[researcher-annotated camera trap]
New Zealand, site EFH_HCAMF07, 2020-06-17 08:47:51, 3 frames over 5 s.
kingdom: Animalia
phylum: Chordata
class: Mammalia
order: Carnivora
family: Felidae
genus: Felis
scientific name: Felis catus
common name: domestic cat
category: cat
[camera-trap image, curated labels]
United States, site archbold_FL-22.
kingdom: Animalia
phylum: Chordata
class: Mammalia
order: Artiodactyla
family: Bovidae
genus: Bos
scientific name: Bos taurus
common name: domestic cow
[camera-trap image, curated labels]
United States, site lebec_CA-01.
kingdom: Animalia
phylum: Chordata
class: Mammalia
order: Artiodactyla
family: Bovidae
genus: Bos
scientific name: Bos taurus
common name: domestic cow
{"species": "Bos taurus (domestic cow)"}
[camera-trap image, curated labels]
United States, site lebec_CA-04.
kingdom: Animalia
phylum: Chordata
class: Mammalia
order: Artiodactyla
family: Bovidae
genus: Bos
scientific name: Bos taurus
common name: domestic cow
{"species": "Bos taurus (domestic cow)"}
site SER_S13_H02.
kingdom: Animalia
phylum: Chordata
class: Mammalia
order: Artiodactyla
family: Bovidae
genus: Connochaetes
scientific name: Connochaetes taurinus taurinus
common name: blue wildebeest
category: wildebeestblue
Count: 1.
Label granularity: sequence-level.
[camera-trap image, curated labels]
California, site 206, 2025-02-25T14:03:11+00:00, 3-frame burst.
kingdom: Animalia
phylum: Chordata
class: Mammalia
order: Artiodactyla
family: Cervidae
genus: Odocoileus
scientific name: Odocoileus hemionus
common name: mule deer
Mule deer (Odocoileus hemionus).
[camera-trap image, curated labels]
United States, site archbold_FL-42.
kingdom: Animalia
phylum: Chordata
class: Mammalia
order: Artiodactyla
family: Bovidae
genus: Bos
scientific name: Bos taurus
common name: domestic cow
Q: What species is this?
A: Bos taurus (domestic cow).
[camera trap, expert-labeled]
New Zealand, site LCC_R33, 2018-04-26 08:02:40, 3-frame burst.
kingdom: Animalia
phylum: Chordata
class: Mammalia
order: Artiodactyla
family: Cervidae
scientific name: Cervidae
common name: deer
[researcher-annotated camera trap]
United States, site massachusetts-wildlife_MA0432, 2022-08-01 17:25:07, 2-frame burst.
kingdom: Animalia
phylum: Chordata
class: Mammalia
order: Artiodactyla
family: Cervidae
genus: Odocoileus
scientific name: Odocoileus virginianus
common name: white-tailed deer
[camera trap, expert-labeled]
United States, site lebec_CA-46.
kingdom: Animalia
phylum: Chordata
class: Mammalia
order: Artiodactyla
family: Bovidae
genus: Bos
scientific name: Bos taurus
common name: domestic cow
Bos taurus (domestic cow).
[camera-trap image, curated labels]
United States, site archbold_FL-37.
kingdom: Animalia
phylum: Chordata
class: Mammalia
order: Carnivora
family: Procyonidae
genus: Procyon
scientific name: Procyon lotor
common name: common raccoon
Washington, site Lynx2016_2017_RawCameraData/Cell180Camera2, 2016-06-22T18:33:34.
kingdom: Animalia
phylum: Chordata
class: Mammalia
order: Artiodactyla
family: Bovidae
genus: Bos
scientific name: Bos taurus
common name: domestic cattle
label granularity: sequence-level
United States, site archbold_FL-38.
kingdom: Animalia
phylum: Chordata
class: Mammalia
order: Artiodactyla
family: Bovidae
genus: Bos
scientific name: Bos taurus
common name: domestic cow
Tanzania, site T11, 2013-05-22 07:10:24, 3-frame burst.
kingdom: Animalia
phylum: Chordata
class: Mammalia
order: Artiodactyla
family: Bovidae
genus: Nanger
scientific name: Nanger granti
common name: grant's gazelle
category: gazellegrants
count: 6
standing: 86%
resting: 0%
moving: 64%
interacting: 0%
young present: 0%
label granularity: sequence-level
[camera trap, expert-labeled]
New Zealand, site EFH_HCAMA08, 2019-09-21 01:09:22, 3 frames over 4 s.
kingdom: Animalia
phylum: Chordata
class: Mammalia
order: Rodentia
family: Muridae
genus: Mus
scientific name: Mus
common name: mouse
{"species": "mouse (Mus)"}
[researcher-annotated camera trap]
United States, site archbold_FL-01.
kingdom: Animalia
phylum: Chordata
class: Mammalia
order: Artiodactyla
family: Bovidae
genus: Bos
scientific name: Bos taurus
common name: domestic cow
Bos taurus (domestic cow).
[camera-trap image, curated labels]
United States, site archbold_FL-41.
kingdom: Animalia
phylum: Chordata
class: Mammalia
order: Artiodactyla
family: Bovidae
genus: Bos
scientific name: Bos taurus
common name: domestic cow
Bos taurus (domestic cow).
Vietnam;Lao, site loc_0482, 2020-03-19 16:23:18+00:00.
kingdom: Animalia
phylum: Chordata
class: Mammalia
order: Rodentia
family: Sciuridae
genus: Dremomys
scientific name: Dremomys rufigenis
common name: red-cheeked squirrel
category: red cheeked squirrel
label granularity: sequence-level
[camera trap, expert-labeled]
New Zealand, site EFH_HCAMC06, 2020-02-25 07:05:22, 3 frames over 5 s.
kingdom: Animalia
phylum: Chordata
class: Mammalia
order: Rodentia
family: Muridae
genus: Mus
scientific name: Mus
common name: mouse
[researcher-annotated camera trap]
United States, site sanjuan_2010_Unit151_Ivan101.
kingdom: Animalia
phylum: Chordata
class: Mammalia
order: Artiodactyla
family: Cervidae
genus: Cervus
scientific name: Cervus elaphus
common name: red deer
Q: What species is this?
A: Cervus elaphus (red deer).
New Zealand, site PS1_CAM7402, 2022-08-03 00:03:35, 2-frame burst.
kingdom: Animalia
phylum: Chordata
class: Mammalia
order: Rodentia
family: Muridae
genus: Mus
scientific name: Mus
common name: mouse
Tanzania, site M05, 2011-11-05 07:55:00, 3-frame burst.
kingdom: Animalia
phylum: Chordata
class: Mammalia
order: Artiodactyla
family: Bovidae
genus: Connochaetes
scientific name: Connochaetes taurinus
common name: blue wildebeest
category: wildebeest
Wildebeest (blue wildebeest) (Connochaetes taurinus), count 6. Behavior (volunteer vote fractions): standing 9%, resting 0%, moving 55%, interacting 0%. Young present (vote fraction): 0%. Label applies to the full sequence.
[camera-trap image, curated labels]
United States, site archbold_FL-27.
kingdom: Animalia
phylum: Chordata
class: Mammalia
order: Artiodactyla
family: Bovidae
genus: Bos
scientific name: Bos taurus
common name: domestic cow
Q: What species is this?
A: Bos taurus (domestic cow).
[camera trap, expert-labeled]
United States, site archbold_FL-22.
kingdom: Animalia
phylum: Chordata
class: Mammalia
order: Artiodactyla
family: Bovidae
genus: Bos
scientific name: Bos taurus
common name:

.....

# [Task details]
Give back every record exactly.

# [Expected answer]
[researcher-annotated camera trap]
New Zealand, site EFH_HCAMF07, 2020-06-17 08:47:51, 3 frames over 5 s.
kingdom: Animalia
phylum: Chordata
class: Mammalia
order: Carnivora
family: Felidae
genus: Felis
scientific name: Felis catus
common name: domestic cat
category: cat
[camera-trap image, curated labels]
United States, site archbold_FL-22.
kingdom: Animalia
phylum: Chordata
class: Mammalia
order: Artiodactyla
family: Bovidae
genus: Bos
scientific name: Bos taurus
common name: domestic cow
[camera-trap image, curated labels]
United States, site lebec_CA-01.
kingdom: Animalia
phylum: Chordata
class: Mammalia
order: Artiodactyla
family: Bovidae
genus: Bos
scientific name: Bos taurus
common name: domestic cow
{"species": "Bos taurus (domestic cow)"}
[camera-trap image, curated labels]
United States, site lebec_CA-04.
kingdom: Animalia
phylum: Chordata
class: Mammalia
order: Artiodactyla
family: Bovidae
genus: Bos
scientific name: Bos taurus
common name: domestic cow
{"species": "Bos taurus (domestic cow)"}
site SER_S13_H02.
kingdom: Animalia
phylum: Chordata
class: Mammalia
order: Artiodactyla
family: Bovidae
genus: Connochaetes
scientific name: Connochaetes taurinus taurinus
common name: blue wildebeest
category: wildebeestblue
Count: 1.
Label granularity: sequence-level.
[camera-trap image, curated labels]
California, site 206, 2025-02-25T14:03:11+00:00, 3-frame burst.
kingdom: Animalia
phylum: Chordata
class: Mammalia
order: Artiodactyla
family: Cervidae
genus: Odocoileus
scientific name: Odocoileus hemionus
common name: mule deer
Mule deer (Odocoileus hemionus).
[camera-trap image, curated labels]
United States, site archbold_FL-42.
kingdom: Animalia
phylum: Chordata
class: Mammalia
order: Artiodactyla
family: Bovidae
genus: Bos
scientific name: Bos taurus
common name: domestic cow
Q: What species is this?
A: Bos taurus (domestic cow).
[camera trap, expert-labeled]
New Zealand, site LCC_R33, 2018-04-26 08:02:40, 3-frame burst.
kingdom: Animalia
phylum: Chordata
class: Mammalia
order: Artiodactyla
family: Cervidae
scientific name: Cervidae
common name: deer
[researcher-annotated camera trap]
United States, site massachusetts-wildlife_MA0432, 2022-08-01 17:25:07, 2-frame burst.
kingdom: Animalia
phylum: Chordata
class: Mammalia
order: Artiodactyla
family: Cervidae
genus: Odocoileus
scientific name: Odocoileus virginianus
common name: white-tailed deer
[camera trap, expert-labeled]
United States, site lebec_CA-46.
kingdom: Animalia
phylum: Chordata
class: Mammalia
order: Artiodactyla
family: Bovidae
genus: Bos
scientific name: Bos taurus
common name: domestic cow
Bos taurus (domestic cow).
[camera-trap image, curated labels]
United States, site archbold_FL-37.
kingdom: Animalia
phylum: Chordata
class: Mammalia
order: Carnivora
family: Procyonidae
genus: Procyon
scientific name: Procyon lotor
common name: common raccoon
Washington, site Lynx2016_2017_RawCameraData/Cell180Camera2, 2016-06-22T18:33:34.
kingdom: Animalia
phylum: Chordata
class: Mammalia
order: Artiodactyla
family: Bovidae
genus: Bos
scientific name: Bos taurus
common name: domestic cattle
label granularity: sequence-level
United States, site archbold_FL-38.
kingdom: Animalia
phylum: Chordata
class: Mammalia
order: Artiodactyla
family: Bovidae
genus: Bos
scientific name: Bos taurus
common name: domestic cow
Tanzania, site T11, 2013-05-22 07:10:24, 3-frame burst.
kingdom: Animalia
phylum: Chordata
class: Mammalia
order: Artiodactyla
family: Bovidae
genus: Nanger
scientific name: Nanger granti
common name: grant's gazelle
category: gazellegrants
count: 6
standing: 86%
resting: 0%
moving: 64%
interacting: 0%
young present: 0%
label granularity: sequence-level
[camera trap, expert-labeled]
New Zealand, site EFH_HCAMA08, 2019-09-21 01:09:22, 3 frames over 4 s.
kingdom: Animalia
phylum: Chordata
class: Mammalia
order: Rodentia
family: Muridae
genus: Mus
scientific name: Mus
common name: mouse
{"species": "mouse (Mus)"}
[researcher-annotated camera trap]
United States, site archbold_FL-01.
kingdom: Animalia
phylum: Chordata
class: Mammalia
order: Artiodactyla
family: Bovidae
genus: Bos
scientific name: Bos taurus
common name: domestic cow
Bos taurus (domestic cow).
[camera-trap image, curated labels]
United States, site archbold_FL-41.
kingdom: Animalia
phylum: Chordata
class: Mammalia
order: Artiodactyla
family: Bovidae
genus: Bos
scientific name: Bos taurus
common name: domestic cow
Bos taurus (domestic cow).
Vietnam;Lao, site loc_0482, 2020-03-19 16:23:18+00:00.
kingdom: Animalia
phylum: Chordata
class: Mammalia
order: Rodentia
family: Sciuridae
genus: Dremomys
scientific name: Dremomys rufigenis
common name: red-cheeked squirrel
category: red cheeked squirrel
label granularity: sequence-level
[camera trap, expert-labeled]
New Zealand, site EFH_HCAMC06, 2020-02-25 07:05:22, 3 frames over 5 s.
kingdom: Animalia
phylum: Chordata
class: Mammalia
order: Rodentia
family: Muridae
genus: Mus
scientific name: Mus
common name: mouse
[researcher-annotated camera trap]
United States, site sanjuan_2010_Unit151_Ivan101.
kingdom: Animalia
phylum: Chordata
class: Mammalia
order: Artiodactyla
family: Cervidae
genus: Cervus
scientific name: Cervus elaphus
common name: red deer
Q: What species is this?
A: Cervus elaphus (red deer).
New Zealand, site PS1_CAM7402, 2022-08-03 00:03:35, 2-frame burst.
kingdom: Animalia
phylum: Chordata
class: Mammalia
order: Rodentia
family: Muridae
genus: Mus
scientific name: Mus
common name: mouse
Tanzania, site M05, 2011-11-05 07:55:00, 3-frame burst.
kingdom: Animalia
phylum: Chordata
class: Mammalia
order: Artiodactyla
family: Bovidae
genus: Connochaetes
scientific name: Connochaetes taurinus
common name: blue wildebeest
category: wildebeest
Wildebeest (blue wildebeest) (Connochaetes taurinus), count 6. Behavior (volunteer vote fractions): standing 9%, resting 0%, moving 55%, interacting 0%. Young present (vote fraction): 0%. Label applies to the full sequence.
[camera-trap image, curated labels]
United States, site archbold_FL-27.
kingdom: Animalia
phylum: Chordata
class: Mammalia
order: Artiodactyla
family: Bovidae
genus: Bos
scientific name: Bos taurus
common name: domestic cow
Q: What species is this?
A: Bos taurus (domestic cow).
[camera trap, expert-labeled]
United States, site archbold_FL-22.
kingdom: Animalia
phylum: Chordata
class: Mammalia
order: Artiodactyla
family: Bovidae
genus: Bos
scientific name: Bos taurus
common name:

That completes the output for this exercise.